The Independent 21 February 2008
By John Lichfield in Paris

A long-lost sketch for one of the most famous French paintings of the late 19th century has been seized by police from an art dealer in Paris. The preliminary study by the pointillist artist Georges Seurat, painted on the lid of a cigar box, was assumed to have been stolen by the Nazis during the Second World War.  

French investigators searching for looted Jewish-owned art want to know why the tiny painting, valued at €5m (£3.75m), has suddenly turned up in the hands of a French art dealer. The Etude de L'Ile de la Grande Jatte is one of more than 50 studies painted by Seurat between 1884 and 1886 for his celebrated painting of heavily clothed sunbathers on an island in the river Seine.

The completed canvas, Un Dimanche à la Grande Jatte, is 9ft by 6ft and owned by the Art Institute of Chicago. The study seized by French police shows almost the same scene but is painted on a cigar-box lid the size of a standard exercise book.

Like the finished canvas it uses the technique perfected by Seurat of painting not in brush strokes, but with thousands of tiny blobs, or points, of oil-paint. The study may well have been painted by Seurat on the island itself and taken to his studio as one of more than 50 preliminary sketches for the final canvas.

Its recovery coincides with an exhibition in Jerusalem this week of 53 paintings seized by the Nazis in France – including another Seurat – whose legitimate owners have not been traced.
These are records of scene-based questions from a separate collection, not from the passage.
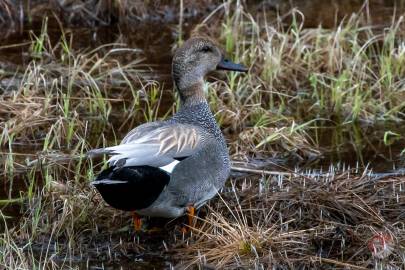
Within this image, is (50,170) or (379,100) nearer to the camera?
(50,170)

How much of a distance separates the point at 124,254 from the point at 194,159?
0.62 meters

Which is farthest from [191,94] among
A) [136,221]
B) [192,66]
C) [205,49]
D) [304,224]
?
[304,224]

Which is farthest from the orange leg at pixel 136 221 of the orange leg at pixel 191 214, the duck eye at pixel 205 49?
the duck eye at pixel 205 49

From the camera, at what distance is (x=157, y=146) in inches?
207

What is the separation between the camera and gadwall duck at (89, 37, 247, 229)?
5.00 metres

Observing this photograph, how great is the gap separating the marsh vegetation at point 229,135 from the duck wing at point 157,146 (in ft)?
1.21

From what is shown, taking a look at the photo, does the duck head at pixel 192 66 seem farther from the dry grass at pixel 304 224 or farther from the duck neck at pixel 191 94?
the dry grass at pixel 304 224

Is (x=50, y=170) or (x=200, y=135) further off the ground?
(x=200, y=135)

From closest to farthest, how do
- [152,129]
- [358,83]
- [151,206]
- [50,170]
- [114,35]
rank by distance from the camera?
[151,206]
[152,129]
[50,170]
[358,83]
[114,35]

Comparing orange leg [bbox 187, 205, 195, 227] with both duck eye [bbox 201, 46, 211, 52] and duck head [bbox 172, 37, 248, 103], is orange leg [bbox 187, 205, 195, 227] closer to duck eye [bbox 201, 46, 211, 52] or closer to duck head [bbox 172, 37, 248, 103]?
duck head [bbox 172, 37, 248, 103]

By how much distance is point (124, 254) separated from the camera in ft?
17.4

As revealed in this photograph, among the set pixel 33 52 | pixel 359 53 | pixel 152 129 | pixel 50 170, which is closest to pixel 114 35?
pixel 33 52

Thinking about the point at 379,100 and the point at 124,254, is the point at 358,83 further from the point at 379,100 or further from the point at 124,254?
the point at 124,254

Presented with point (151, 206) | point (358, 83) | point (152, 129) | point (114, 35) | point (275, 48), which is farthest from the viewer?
point (114, 35)
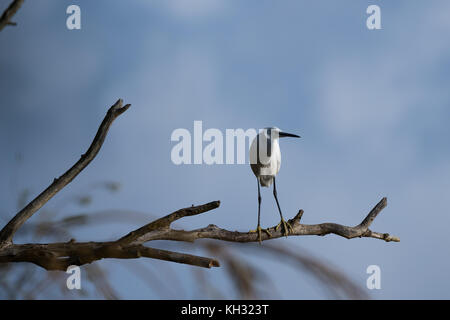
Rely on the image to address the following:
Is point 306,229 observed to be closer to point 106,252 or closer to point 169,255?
point 169,255

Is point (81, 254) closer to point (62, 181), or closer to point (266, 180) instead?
point (62, 181)

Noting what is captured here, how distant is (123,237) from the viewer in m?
1.08

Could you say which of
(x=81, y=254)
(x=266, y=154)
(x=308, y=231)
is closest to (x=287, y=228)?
(x=308, y=231)

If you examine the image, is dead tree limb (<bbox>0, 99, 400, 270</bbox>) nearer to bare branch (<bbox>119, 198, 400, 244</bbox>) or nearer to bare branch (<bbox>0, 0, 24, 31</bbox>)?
bare branch (<bbox>119, 198, 400, 244</bbox>)

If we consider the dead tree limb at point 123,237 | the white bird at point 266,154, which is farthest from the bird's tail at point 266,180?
the dead tree limb at point 123,237

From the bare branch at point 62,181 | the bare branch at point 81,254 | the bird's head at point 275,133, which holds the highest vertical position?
the bird's head at point 275,133

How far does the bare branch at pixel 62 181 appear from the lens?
4.26ft

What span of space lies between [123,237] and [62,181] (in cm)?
42

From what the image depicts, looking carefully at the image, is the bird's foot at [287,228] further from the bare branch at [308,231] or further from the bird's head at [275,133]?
the bird's head at [275,133]

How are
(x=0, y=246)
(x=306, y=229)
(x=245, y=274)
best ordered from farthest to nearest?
(x=306, y=229), (x=0, y=246), (x=245, y=274)
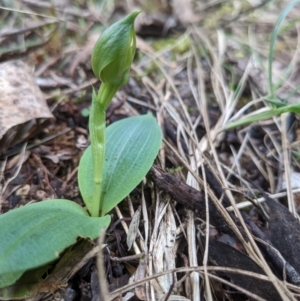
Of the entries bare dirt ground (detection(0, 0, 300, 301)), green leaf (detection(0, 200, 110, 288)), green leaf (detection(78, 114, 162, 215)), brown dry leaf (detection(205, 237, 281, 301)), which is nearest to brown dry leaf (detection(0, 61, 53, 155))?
bare dirt ground (detection(0, 0, 300, 301))

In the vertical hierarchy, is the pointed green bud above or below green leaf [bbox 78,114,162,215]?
above

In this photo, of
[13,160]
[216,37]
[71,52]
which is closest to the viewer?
[13,160]

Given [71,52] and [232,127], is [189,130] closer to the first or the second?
[232,127]

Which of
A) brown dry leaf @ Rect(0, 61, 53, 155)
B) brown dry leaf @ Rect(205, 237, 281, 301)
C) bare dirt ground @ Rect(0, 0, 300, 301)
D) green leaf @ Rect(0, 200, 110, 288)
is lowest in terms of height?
brown dry leaf @ Rect(205, 237, 281, 301)

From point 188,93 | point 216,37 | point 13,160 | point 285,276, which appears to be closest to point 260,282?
point 285,276

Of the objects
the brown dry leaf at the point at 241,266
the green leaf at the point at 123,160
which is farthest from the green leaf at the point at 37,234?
the brown dry leaf at the point at 241,266

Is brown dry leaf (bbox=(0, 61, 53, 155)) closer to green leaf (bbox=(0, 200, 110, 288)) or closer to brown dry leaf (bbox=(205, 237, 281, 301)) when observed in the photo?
green leaf (bbox=(0, 200, 110, 288))

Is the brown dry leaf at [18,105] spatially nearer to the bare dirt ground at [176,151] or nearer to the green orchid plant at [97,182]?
the bare dirt ground at [176,151]

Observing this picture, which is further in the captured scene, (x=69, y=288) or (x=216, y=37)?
(x=216, y=37)

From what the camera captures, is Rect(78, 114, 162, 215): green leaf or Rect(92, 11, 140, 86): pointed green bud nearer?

The exhibition, which moves to Paris in June, shows only a fraction of the 2,000 French-Jewish owned art works recovered from Germany after the war but still in the custody of the French state.

In the case of the Seurat study, the chain of ownership is reasonably well-established. It once belonged to the Jewish painter Paul Signac. In 1940, his widow Berthe Signac gave it to a French art dealer, André Metthey, for safe-keeping after Germany invaded France.

In 1945, when the Signac family tried to reclaim the painting, M. Metthey said it had been stolen by the Nazis. The work was added to the French list of "despoiled" art works. Two years ago, another French art dealer, Eric Turquin, asked the French Ministry of Culture for a certificate allowing him to sell the work abroad. He said the Seurat study had been brought to him by a client, Elias Chartouni.

Following a complaint by the heirs of the Signac family, an investigation was started by the French government agency which monitors trafficking in stolen art. The painting was seized in the past few days at M. Turquin's offices in Paris, police said yesterday.

A magistrate, Fabienne Pous, has been appointed to investigate "theft by persons unknown". She will try to trace the movements of the painting in the past 68 years and investigate claims and counter claims about its ownership.

In the 1880s, the Ile de la Grande Jatte was in open countryside and a favourite spot for strolling, bathing and boating. Now known as the Ile de la Jatte, it has been engulfed by the westward sprawl of Paris. The island has been almost entirely covered with up-market apartment blocks, in the shadow of the tower blocks of the business district of La Défense.